SHORT EXERCISE: Pull out every line in the rows below that contains the string "green". Case matters.

* begin RECORDS SUPPLIED *

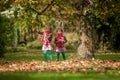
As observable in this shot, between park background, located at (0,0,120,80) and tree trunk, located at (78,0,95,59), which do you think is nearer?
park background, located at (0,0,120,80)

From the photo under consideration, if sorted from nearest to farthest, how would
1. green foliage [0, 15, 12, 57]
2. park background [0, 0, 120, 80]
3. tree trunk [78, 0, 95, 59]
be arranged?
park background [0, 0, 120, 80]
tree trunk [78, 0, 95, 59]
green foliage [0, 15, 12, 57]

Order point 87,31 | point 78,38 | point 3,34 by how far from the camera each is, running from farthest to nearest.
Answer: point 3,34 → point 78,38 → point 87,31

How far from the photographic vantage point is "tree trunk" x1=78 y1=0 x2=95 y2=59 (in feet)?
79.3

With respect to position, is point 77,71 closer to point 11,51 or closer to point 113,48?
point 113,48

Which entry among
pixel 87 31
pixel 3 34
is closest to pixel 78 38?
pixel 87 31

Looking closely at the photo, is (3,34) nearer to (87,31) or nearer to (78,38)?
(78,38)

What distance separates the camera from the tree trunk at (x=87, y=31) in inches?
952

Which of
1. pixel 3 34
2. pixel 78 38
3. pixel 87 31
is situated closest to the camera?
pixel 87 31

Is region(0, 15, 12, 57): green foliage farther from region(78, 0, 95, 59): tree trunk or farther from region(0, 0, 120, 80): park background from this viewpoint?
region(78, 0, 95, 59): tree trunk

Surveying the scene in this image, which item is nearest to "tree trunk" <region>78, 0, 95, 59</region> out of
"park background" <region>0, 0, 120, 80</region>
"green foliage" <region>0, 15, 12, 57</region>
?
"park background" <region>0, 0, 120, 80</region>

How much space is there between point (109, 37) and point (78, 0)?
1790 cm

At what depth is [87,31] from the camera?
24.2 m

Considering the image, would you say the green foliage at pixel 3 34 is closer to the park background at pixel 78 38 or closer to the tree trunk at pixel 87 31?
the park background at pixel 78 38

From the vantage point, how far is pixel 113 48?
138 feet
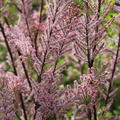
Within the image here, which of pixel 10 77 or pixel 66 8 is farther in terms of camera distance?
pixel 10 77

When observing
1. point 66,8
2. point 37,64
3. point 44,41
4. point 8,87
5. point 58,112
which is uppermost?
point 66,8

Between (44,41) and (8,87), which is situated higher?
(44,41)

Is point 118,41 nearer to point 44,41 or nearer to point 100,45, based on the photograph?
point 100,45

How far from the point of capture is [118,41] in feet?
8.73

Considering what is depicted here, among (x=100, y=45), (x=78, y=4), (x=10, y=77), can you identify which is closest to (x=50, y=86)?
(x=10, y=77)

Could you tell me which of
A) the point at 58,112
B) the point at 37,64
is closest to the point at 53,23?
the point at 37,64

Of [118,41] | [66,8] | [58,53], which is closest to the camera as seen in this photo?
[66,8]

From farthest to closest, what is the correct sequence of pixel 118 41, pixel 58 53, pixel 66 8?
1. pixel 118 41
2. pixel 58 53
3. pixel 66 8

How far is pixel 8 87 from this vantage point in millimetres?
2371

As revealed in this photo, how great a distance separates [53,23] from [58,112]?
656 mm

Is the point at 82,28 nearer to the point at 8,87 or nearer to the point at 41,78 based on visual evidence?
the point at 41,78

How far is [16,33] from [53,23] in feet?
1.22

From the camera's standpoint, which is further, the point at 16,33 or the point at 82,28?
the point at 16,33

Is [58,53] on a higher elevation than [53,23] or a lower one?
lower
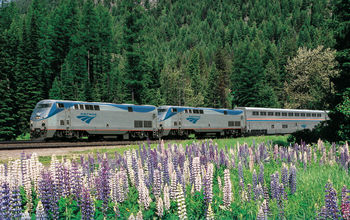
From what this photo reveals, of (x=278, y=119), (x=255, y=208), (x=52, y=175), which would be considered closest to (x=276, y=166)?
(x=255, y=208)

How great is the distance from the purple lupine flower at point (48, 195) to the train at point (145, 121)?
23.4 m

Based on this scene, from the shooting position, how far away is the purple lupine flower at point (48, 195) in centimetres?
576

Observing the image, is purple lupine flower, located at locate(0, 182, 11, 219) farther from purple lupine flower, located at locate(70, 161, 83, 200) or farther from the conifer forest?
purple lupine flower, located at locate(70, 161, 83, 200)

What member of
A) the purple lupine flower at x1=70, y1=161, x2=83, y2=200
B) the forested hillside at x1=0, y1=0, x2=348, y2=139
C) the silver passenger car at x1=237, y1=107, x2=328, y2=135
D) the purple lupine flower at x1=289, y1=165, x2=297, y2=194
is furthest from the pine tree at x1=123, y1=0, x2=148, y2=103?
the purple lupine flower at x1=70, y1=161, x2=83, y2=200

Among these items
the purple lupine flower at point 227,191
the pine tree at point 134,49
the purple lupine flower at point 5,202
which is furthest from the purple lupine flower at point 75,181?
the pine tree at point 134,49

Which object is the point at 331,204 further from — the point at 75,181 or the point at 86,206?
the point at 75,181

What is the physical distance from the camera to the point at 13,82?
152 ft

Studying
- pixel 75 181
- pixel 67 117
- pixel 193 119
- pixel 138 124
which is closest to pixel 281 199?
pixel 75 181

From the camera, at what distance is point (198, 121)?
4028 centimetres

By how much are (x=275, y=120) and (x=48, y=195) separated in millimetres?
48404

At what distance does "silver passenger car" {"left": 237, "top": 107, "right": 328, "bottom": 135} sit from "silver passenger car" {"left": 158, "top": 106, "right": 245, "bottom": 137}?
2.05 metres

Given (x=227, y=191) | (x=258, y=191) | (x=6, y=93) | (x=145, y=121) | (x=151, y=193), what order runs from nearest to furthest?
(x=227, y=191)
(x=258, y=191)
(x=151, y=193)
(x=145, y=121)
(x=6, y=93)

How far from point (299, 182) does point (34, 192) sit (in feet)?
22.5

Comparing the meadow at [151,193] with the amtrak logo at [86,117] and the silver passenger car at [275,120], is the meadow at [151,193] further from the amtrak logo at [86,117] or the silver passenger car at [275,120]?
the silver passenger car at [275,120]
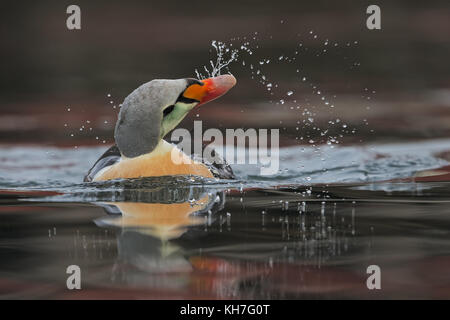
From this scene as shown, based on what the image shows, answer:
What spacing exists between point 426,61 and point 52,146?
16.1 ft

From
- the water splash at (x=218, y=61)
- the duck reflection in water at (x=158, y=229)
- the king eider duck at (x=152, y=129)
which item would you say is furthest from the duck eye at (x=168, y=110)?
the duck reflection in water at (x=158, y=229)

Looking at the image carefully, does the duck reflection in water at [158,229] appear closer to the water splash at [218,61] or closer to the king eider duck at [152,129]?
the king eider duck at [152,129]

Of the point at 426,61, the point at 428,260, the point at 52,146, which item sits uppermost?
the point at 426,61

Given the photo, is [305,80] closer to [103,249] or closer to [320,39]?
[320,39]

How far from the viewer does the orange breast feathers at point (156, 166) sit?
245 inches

* end RECORDS SUPPLIED *
* begin RECORDS SUPPLIED *

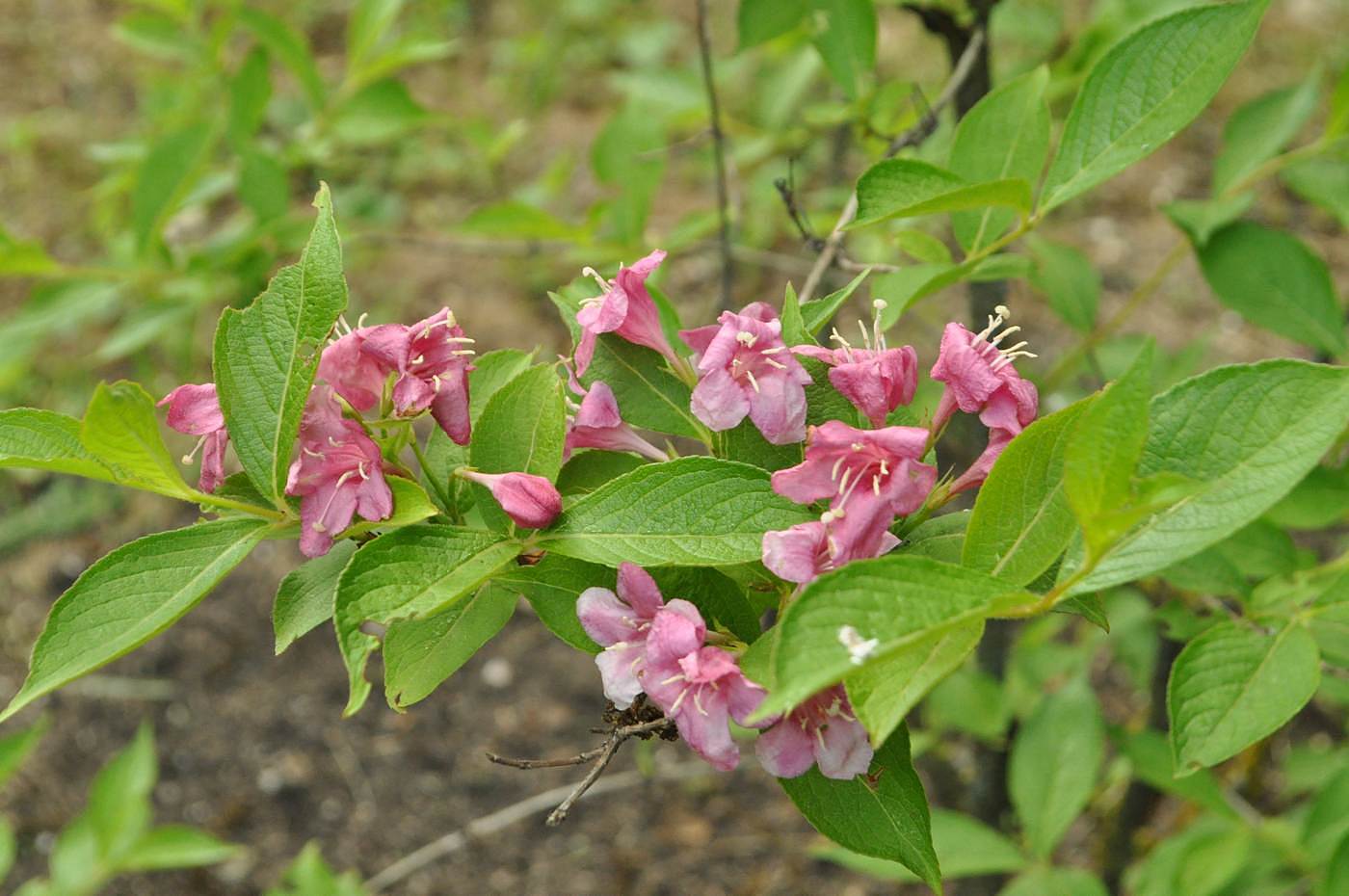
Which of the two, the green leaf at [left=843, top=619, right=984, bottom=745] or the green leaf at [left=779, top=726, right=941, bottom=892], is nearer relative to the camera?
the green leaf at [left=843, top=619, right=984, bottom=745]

* end RECORDS SUPPLIED *

WRITTEN ANSWER:
1. green foliage [0, 15, 12, 57]
green foliage [0, 15, 12, 57]
Is region(0, 15, 12, 57): green foliage farther from region(78, 0, 95, 59): tree trunk or farther from region(0, 0, 120, 80): park background from this viewpoint?
"green foliage" <region>0, 15, 12, 57</region>
Considering the image, would you say the green foliage at pixel 3 34 is closer to the park background at pixel 78 38 or closer to the tree trunk at pixel 87 31?
Which of the two, the green leaf at [left=843, top=619, right=984, bottom=745] or the green leaf at [left=779, top=726, right=941, bottom=892], is nearer relative to the camera?
the green leaf at [left=843, top=619, right=984, bottom=745]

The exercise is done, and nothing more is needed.